Integrity in accounting is all to do with being open and honest in all aspects of their work. That means honesty with the company, honesty with interested parties and employees, and especially honesty with oneself.
An accountant must understand the importance of delivering only the facts when it comes to giving financial advice. The information they feel is misleading, omitted, or false can’t be dealt with when delivering their services as their profession’s principles, ethics, and rules forbid it.
There is, of course, an expectation that an accountant will have the proper academic knowledge, experience, and training – so that they can complete their work competently and in a timely manner.

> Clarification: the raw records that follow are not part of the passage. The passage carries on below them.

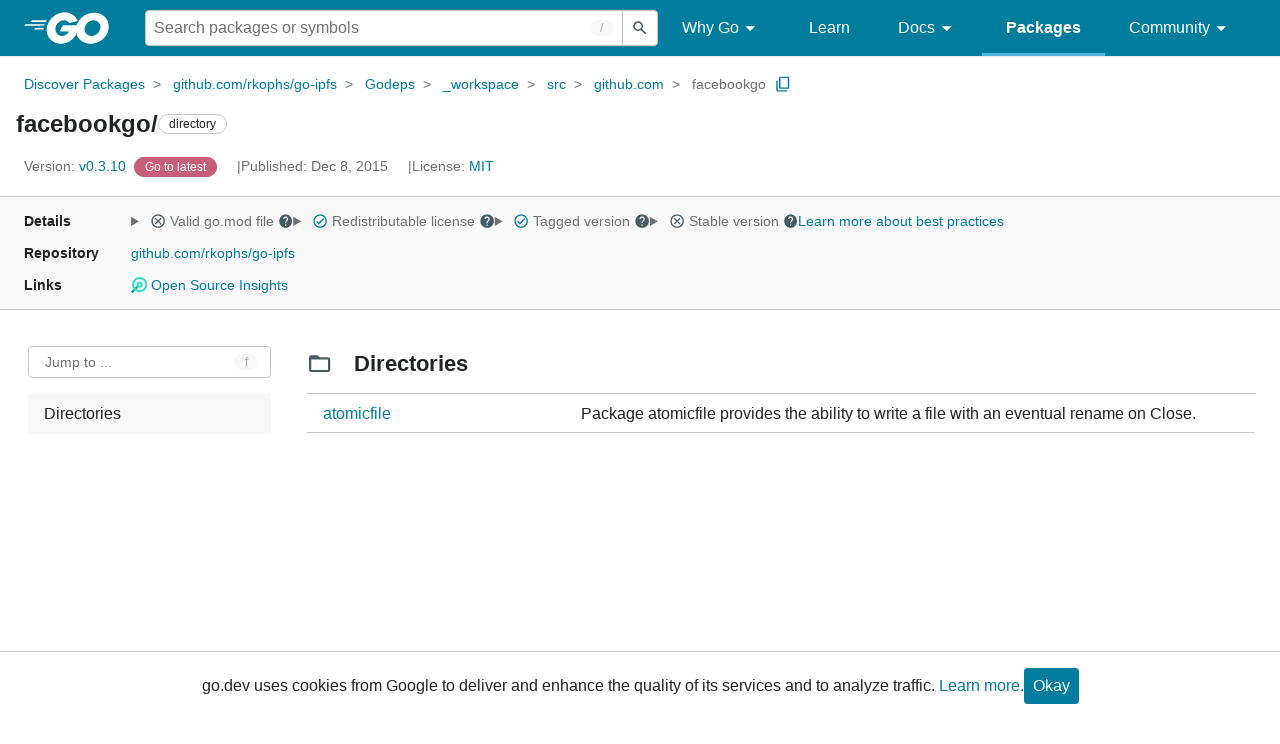

--- FILE ---
content_type: image/svg+xml
request_url: https://pkg.go.dev/static/shared/icon/content_copy_gm_grey_24dp.svg
body_size: -686
content:
<svg xmlns="http://www.w3.org/2000/svg" height="24px" viewBox="0 0 24 24" width="24px" fill="#455A64"><path d="M0 0h24v24H0V0z" fill="none"/><path d="M18 21H4V7H2v14c0 1.1.9 2 2 2h14v-2zm3-4V3c0-1.1-.9-2-2-2H8c-1.1 0-2 .9-2 2v14c0 1.1.9 2 2 2h11c1.1 0 2-.9 2-2zm-2 0H8V3h11v14z"/></svg>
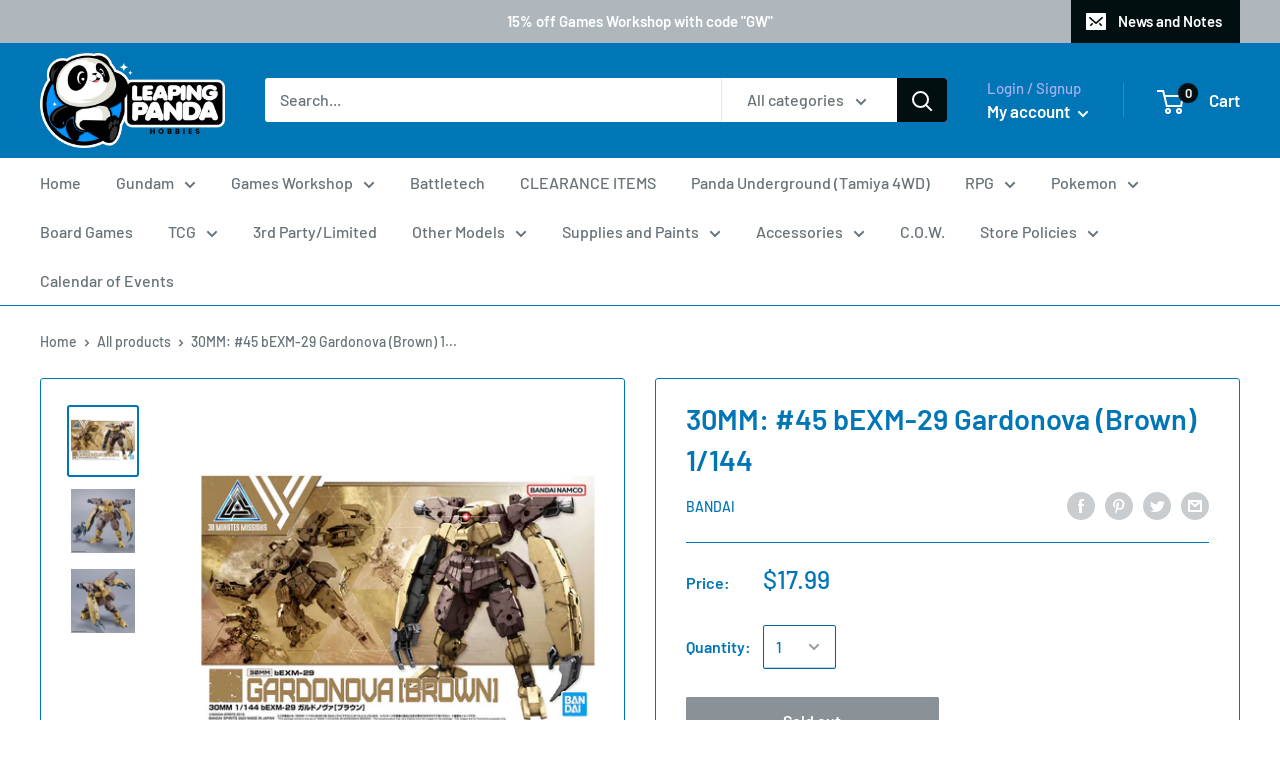

--- FILE ---
content_type: text/javascript
request_url: https://leapingpandahobbies.com/cdn/shop/t/19/assets/custom.js?v=90373254691674712701700494630
body_size: -676
content:
//# sourceMappingURL=/cdn/shop/t/19/assets/custom.js.map?v=90373254691674712701700494630
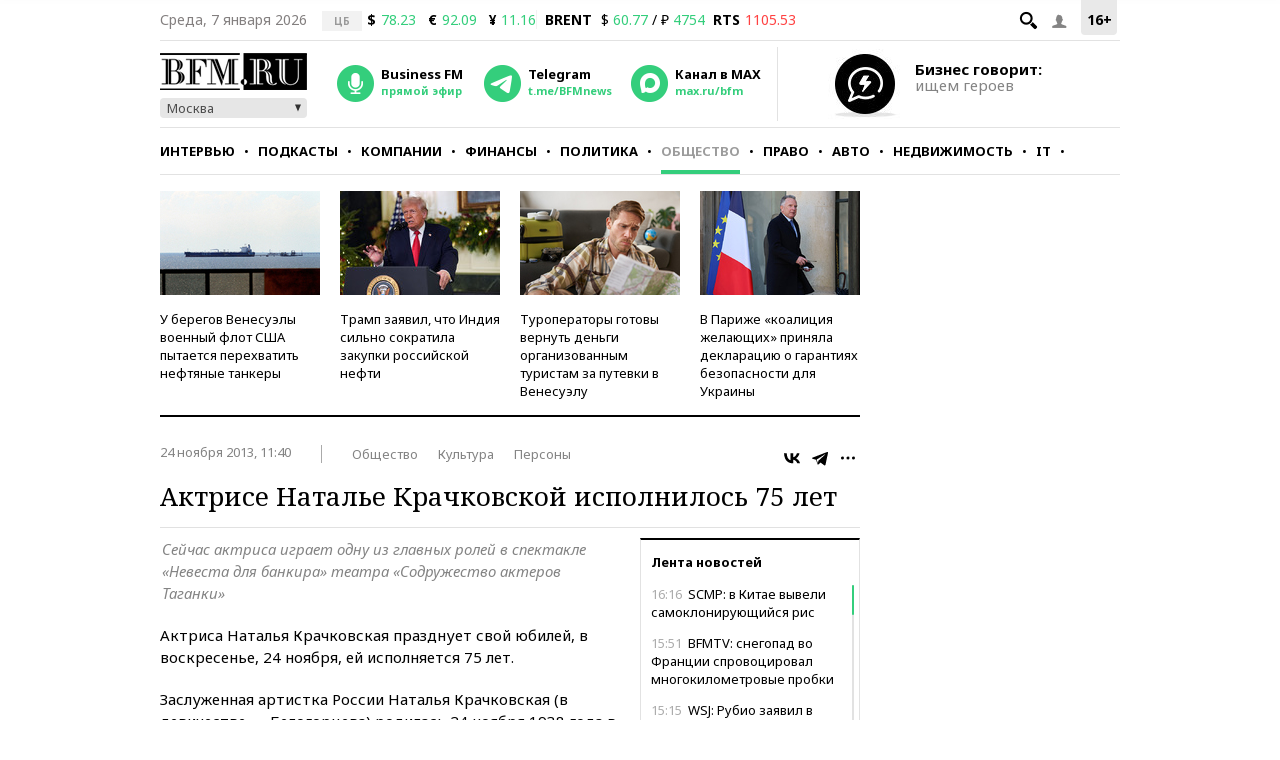

--- FILE ---
content_type: application/javascript
request_url: https://smi2.ru/counter/settings?payload=CMKIAhjnnoXFuTM6JDRkYTEzZGE2LWZiMDEtNDYxMi1hZjFhLTliZTYwN2IxYzcyZg&cb=_callbacks____0mk41vgmo
body_size: 1517
content:
_callbacks____0mk41vgmo("[base64]");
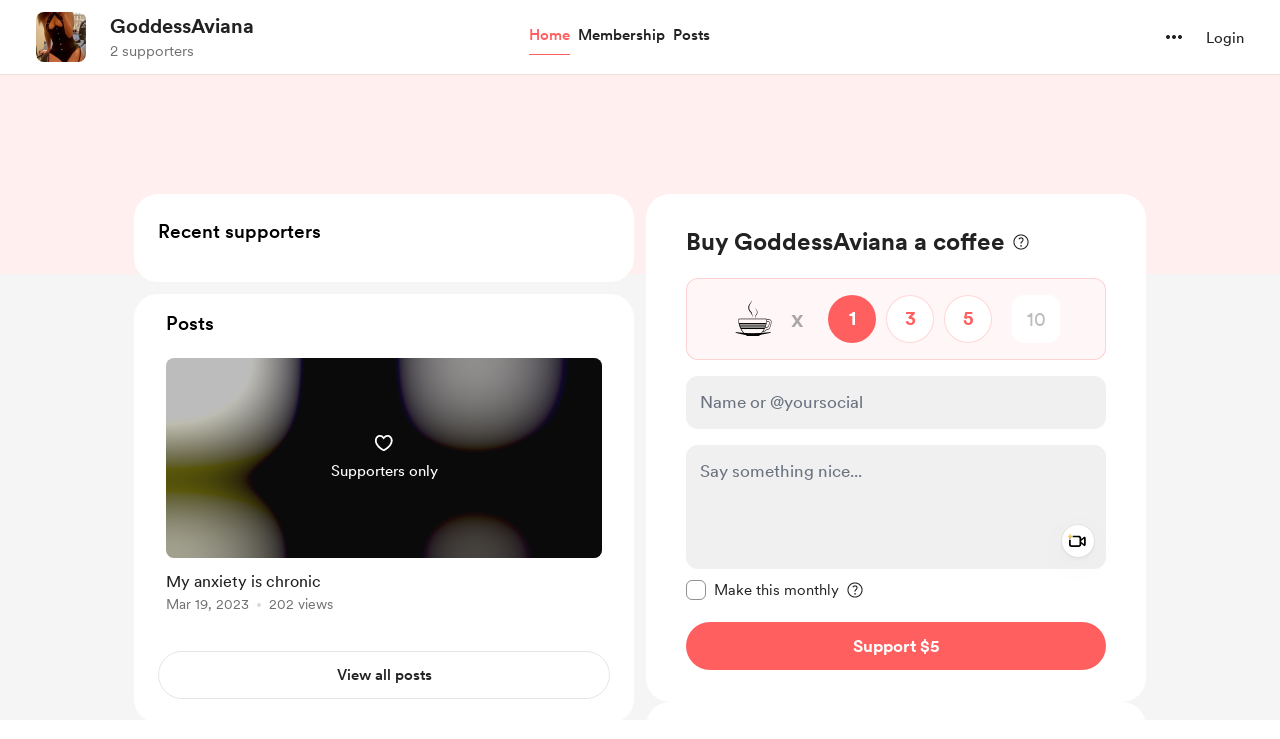

--- FILE ---
content_type: application/javascript
request_url: https://cdn.buymeacoffee.com/static/prod/11.2.0/build/assets/VisibleCaptcha-8f767f05.js
body_size: -45
content:
import{r as m,a0 as u,y as i,b as E,o as t,c as _,u as o,f as p,h,ab as C,_ as g}from"./app-5a643e59.js";import{_ as d}from"./InputError-670638e1.js";import{a as v}from"./appVariables-ad2859bc.js";const b={__name:"VisibleCaptcha",props:["captchaError","fromPage"],setup(r){const c=r;let s=m(!1),l=u(),n=m(!1);i(()=>c.captchaError,a=>{e(a)}),E(()=>{e(c.captchaError)});const f=()=>{l.value=C(()=>g(()=>import("./ReCaptchaV2-51683d17.js"),["assets/ReCaptchaV2-51683d17.js","assets/app-5a643e59.js","assets/app-d8d329d8.css","assets/stripePayment-3f6fed6e.js","assets/ReCaptcha-7a9bfb91.js","assets/BaseLayout-ddc12b76.js","assets/appVariables-ad2859bc.js","assets/featureTypes-fe0181f1.js","assets/captchaHelper-8ad3f840.js"]))};v.IsBrowser&&(f(),s.value=!0);const e=a=>{n.value=a};return(a,P)=>(t(),_("div",null,[o(s)?(t(),p(o(l),{key:0,captchaError:r.captchaError,fromPage:r.fromPage,onReturnCaptchaError:e},null,8,["captchaError","fromPage"])):h("",!0),o(n)?(t(),p(d,{key:1,class:"my-1",message:a.$t("lang.error.captcha_fail_error")},null,8,["message"])):h("",!0)]))}};export{b as _};


--- FILE ---
content_type: application/javascript
request_url: https://cdn.buymeacoffee.com/static/prod/11.2.0/build/assets/AppLink-733ea62b.js
body_size: -228
content:
import{_ as t}from"./_plugin-vue_export-helper-c27b6911.js";import{o as s,c as n,a as o,l as r}from"./app-5a643e59.js";const c={},a={href:"",class:"tw-btn-bg relative cursor-pointer flex justify-center items-center font-cr-medium focus:outline-none"},i={class:"relative z-10 inline-flex items-center"};function l(e,f){return s(),n("a",a,[o("span",i,[r(e.$slots,"default")])])}const p=t(c,[["render",l]]);export{p as A};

How well trained and familiar with the subject of an accountant is matters. Without meeting professional expectations, an accountant could very well affect the performance of a business negatively.
The importance of ethics in accounting is about more than just protecting businesses, employees, and accountants themselves; it’s also about professional development and continued pursuit of training and knowledge so they can do their job to the best of their ability.
Accounting is also about being responsible. Responsible for the business you work for, but also about making yourself responsible for the work you carry out. If there is a problem in accounting, then the accountant is responsible.
That’s why being responsible is included in accounting ethics, because it’s an important job and role, and it’s one that must be treated with the respect it deserves.
Consequences Of Poor Ethics
Failing to stick to the ethical principles and guidelines expected of an accountant can have serious repercussions.
Unethical practices can lead to:
- Loss of respect in the industry
- Poor results for the businesses you work for
- Loss of work
- Loss of your role as an accountant
- Serious legal repercussions
That last one is really important because landing yourself in legal trouble is a very real possibility for accountants who deliberately mislead businesses, fail to follow guidelines and practices, and who don’t stick to the legal requirements of an accountant.
An unethical approach in accounting can lead to loss of work, loss of your job, and serious trouble with the law if you aren’t careful.
Hopefully, today’s post has proven just how important ethics in accounting really is. By knowing what’s expected of an accountant, you can carry out work in the correct manner (if you’re an accountant yourself), or you can monitor the work of the accountant you’re working with to ensure they are following the rules, regulations, guidelines, and ethics that they are required to meet.
Ethics in accounting is important because it prevents disputes from all angles. It protects businesses, and it protects accountants, so that is why it’s so important for accountants to be ethical.